Can you render the whole listing below as a numbered list, one entry per non-blank line, with the blank lines dropped?

··········

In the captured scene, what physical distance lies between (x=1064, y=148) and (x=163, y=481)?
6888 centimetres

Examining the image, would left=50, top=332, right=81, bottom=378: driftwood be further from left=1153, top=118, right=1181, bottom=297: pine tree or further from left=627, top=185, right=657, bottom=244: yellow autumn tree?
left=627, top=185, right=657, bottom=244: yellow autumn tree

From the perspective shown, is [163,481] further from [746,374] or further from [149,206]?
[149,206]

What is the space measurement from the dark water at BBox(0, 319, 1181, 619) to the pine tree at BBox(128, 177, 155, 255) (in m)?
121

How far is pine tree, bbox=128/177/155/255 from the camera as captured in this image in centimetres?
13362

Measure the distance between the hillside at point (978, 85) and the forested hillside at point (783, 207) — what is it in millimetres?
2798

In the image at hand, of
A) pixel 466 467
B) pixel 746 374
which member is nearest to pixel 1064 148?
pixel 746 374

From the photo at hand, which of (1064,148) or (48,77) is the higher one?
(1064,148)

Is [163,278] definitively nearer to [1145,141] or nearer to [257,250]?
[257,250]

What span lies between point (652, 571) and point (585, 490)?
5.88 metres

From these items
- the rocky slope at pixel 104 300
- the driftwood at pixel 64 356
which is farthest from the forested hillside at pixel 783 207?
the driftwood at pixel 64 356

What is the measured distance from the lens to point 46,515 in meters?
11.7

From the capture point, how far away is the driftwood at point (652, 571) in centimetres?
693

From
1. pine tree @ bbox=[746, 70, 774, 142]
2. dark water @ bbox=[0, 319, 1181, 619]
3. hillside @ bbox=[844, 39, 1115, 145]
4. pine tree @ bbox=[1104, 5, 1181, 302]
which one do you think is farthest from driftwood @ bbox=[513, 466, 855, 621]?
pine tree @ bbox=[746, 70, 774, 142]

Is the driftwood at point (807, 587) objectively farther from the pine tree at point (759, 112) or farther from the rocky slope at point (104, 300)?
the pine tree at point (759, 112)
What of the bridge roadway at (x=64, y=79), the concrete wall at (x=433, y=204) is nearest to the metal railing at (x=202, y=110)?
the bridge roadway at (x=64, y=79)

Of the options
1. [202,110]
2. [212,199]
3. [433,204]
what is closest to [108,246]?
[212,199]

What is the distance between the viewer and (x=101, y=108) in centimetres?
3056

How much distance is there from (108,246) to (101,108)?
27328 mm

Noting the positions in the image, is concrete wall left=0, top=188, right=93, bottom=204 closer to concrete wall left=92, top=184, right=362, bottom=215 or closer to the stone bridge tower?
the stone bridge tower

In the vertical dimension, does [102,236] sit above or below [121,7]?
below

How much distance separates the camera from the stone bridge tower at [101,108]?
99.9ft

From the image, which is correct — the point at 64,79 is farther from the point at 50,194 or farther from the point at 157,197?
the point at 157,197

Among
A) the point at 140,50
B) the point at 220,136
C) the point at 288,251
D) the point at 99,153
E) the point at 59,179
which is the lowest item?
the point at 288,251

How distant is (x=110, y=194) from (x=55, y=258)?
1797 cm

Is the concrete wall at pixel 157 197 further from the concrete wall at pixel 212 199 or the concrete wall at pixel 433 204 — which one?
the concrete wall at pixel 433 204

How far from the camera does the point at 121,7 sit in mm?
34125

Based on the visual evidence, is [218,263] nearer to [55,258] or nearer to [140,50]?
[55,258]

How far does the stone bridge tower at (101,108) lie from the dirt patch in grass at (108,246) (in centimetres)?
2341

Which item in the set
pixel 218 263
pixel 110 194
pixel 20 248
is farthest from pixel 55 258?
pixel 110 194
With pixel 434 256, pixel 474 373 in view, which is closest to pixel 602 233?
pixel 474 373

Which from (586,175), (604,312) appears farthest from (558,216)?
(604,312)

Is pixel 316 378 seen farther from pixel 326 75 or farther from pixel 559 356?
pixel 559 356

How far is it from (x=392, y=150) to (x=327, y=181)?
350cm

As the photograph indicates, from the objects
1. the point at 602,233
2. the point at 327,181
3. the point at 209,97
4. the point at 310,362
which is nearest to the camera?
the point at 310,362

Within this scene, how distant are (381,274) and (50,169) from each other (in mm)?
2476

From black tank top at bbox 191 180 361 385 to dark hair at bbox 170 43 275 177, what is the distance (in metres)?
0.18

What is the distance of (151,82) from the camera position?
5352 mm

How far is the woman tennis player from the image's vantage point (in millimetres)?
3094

··········

> COMPLETE ANSWER:
1. In the captured scene, what physical distance lies between (x=1064, y=148) and (x=163, y=481)?
2. 6888 centimetres
3. Examining the image, would left=50, top=332, right=81, bottom=378: driftwood be further from left=1153, top=118, right=1181, bottom=297: pine tree or further from left=627, top=185, right=657, bottom=244: yellow autumn tree?
4. left=627, top=185, right=657, bottom=244: yellow autumn tree
5. From the perspective shown, is [163,481] further from [746,374] or further from [149,206]?
6. [149,206]
7. What is the space measurement from the dark water at BBox(0, 319, 1181, 619) to the pine tree at BBox(128, 177, 155, 255) (in m)?
8. 121
9. How far is pine tree, bbox=128/177/155/255 from the camera as captured in this image in centimetres?
10. 13362
11. Measure the distance between the hillside at point (978, 85) and the forested hillside at point (783, 207) — what is it in millimetres?
12. 2798
13. In the image at hand, of
14. A) pixel 466 467
15. B) pixel 746 374
16. which member is nearest to pixel 1064 148?
17. pixel 746 374
18. From the photo at hand, which of (1064,148) or (48,77) is the higher one?
19. (1064,148)
20. Is [163,278] definitively nearer to [1145,141] or nearer to [257,250]?
21. [257,250]
22. What span lies between point (652, 571) and point (585, 490)?
23. 5.88 metres
24. From these items
25. - the rocky slope at pixel 104 300
26. - the driftwood at pixel 64 356
27. which is farthest from the forested hillside at pixel 783 207?
28. the driftwood at pixel 64 356
29. What is the measured distance from the lens to point 46,515 in meters?
30. 11.7
31. From the capture point, how far away is the driftwood at point (652, 571) in centimetres?
32. 693
33. From
34. 1. pine tree @ bbox=[746, 70, 774, 142]
35. 2. dark water @ bbox=[0, 319, 1181, 619]
36. 3. hillside @ bbox=[844, 39, 1115, 145]
37. 4. pine tree @ bbox=[1104, 5, 1181, 302]
38. which one do you think is farthest from driftwood @ bbox=[513, 466, 855, 621]?
39. pine tree @ bbox=[746, 70, 774, 142]
40. Is the driftwood at point (807, 587) objectively farther from the pine tree at point (759, 112) or farther from the rocky slope at point (104, 300)?
41. the pine tree at point (759, 112)
42. What of the bridge roadway at (x=64, y=79), the concrete wall at (x=433, y=204) is nearest to the metal railing at (x=202, y=110)?
43. the bridge roadway at (x=64, y=79)
44. Of the options
45. 1. [202,110]
46. 2. [212,199]
47. 3. [433,204]
48. what is closest to [108,246]?
49. [212,199]
50. What is the distance between the viewer and (x=101, y=108) in centimetres?
51. 3056
52. How much distance is there from (108,246) to (101,108)?
53. 27328 mm
54. Noting the positions in the image, is concrete wall left=0, top=188, right=93, bottom=204 closer to concrete wall left=92, top=184, right=362, bottom=215 or closer to the stone bridge tower?
55. the stone bridge tower
56. In the vertical dimension, does [102,236] sit above or below [121,7]?
57. below
58. How much distance separates the camera from the stone bridge tower at [101,108]?
59. 99.9ft
60. From the image, which is correct — the point at 64,79 is farther from the point at 50,194 or farther from the point at 157,197?
61. the point at 157,197
62. Among
63. A) the point at 140,50
64. B) the point at 220,136
65. C) the point at 288,251
66. D) the point at 99,153
67. E) the point at 59,179
68. which is the lowest item?
69. the point at 288,251
70. How distant is (x=110, y=194) from (x=55, y=258)?
71. 1797 cm
72. Is the concrete wall at pixel 157 197 further from the concrete wall at pixel 212 199 or the concrete wall at pixel 433 204 — which one?
73. the concrete wall at pixel 433 204
74. How far from the camera does the point at 121,7 sit in mm?
75. 34125
76. Based on the visual evidence, is [218,263] nearer to [55,258] or nearer to [140,50]?
77. [55,258]
78. How far does the stone bridge tower at (101,108) lie from the dirt patch in grass at (108,246) (in centimetres)?
79. 2341
80. Which item in the set
81. pixel 218 263
82. pixel 110 194
83. pixel 20 248
84. is farthest from pixel 55 258?
85. pixel 110 194
86. With pixel 434 256, pixel 474 373 in view, which is closest to pixel 602 233?
87. pixel 474 373
88. Which from (586,175), (604,312) appears farthest from (558,216)?
89. (604,312)
90. Is pixel 316 378 seen farther from pixel 326 75 or farther from pixel 559 356?
91. pixel 559 356
92. How far is it from (x=392, y=150) to (x=327, y=181)?
93. 350cm
94. As the photograph indicates, from the objects
95. 1. the point at 602,233
96. 2. the point at 327,181
97. 3. the point at 209,97
98. 4. the point at 310,362
99. which is nearest to the camera?
100. the point at 310,362
101. Within this scene, how distant are (381,274) and (50,169) from each other (in mm)?
102. 2476
103. From black tank top at bbox 191 180 361 385 to dark hair at bbox 170 43 275 177, what is the distance (in metres)?
104. 0.18
105. What is the distance of (151,82) from the camera position?
106. 5352 mm
107. How far is the woman tennis player from the image's vantage point (in millimetres)?
108. 3094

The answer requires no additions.